Привратник сжал губы и наклонил голову.

– Миссис… что-то там. Вроде бы на «н» или с «м» начинается. Что «миссис» – я помню, потому что сказал ей: «Вы, значит, замужем?», ну, из вежливости, а она мне так, знаешь, кисло: «Нет. Не была и теперь уже никогда не буду. Но люди перестали называть меня мисс давным-давно».

Ноша в рюкзаке, казалось, стала еще тяжелее. Оцепенело чувствуя, словно ее силой тащит назад, Олив побрела к рамке картины.

– Ну что ж, до свидания, – крикнул привратник немного недовольно.

– До свидания, – ответила она и надела очки.

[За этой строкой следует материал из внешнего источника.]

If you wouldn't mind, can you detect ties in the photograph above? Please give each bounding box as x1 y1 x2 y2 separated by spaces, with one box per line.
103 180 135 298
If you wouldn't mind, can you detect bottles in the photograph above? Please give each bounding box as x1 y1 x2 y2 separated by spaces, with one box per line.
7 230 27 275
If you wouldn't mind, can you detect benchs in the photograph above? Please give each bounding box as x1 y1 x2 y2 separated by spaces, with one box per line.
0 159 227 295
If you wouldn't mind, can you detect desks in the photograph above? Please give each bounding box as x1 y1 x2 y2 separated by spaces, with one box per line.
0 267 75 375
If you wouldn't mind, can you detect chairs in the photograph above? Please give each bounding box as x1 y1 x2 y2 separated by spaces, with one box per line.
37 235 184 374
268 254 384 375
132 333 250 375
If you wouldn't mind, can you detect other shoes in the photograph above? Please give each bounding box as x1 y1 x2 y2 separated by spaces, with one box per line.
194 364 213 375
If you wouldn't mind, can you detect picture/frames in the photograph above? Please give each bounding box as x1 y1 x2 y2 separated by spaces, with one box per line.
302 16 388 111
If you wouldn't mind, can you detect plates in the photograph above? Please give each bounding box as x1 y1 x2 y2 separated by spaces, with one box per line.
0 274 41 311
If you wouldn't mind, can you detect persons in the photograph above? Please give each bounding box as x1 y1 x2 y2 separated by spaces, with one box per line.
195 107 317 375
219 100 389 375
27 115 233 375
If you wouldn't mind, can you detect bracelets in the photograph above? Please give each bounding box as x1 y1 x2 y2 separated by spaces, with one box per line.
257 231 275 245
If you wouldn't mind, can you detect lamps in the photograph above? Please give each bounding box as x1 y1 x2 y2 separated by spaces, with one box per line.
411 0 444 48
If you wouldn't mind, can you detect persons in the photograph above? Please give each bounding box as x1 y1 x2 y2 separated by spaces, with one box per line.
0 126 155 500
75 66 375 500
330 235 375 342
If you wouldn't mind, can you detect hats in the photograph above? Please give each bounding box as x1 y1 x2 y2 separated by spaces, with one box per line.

– Можешь заходить в любое время, если что…

Но девочка уже наполовину вылезла из полотна на свой упругий матрас. Выбравшись полностью, она спихнула пейзаж на пол, вытянулась на одеялах и принялась думать. Но каждый раз, как пыталась собрать кусочки пазла воедино, перед мысленным взором возникала книга заклинаний, стряхивая все остальные мысли, словно невесомые частички пыли.

С раздраженным вздохом Олив расстегнула рюкзак и достала гримуар. Но он весил как обычно, и его легко было поднять, несмотря на плотность и толщину, – поднять и прижать к груди обеими руками. Ясно было, что книга не хочет отдаляться от нее, не желает оставаться одна в картине. И разве можно было ее винить? Вон, Мортон вечно жаловался на это…

Мортон. Олив высвободилась из порочного круга виноватых мыслей. С чего она вообще должна беспокоиться о мальчишке? В конце концов, он нарисованный. Он там, где ему место. А у нее и без того есть о чем подумать – вот, например, о гримуаре. Он-то уж точно не нарисованный, он должен оставаться в реальном мире, с ней.

Она перевернулась на спину и крепко обняла книгу заклинаний. Ей представилось, что она тоже ее обнимает… что из кожаной обложки тянутся тонкие серебряные нити или корни, оплетают ей ребра, оплетают сердце, и они с книгой превращаются в единое целое.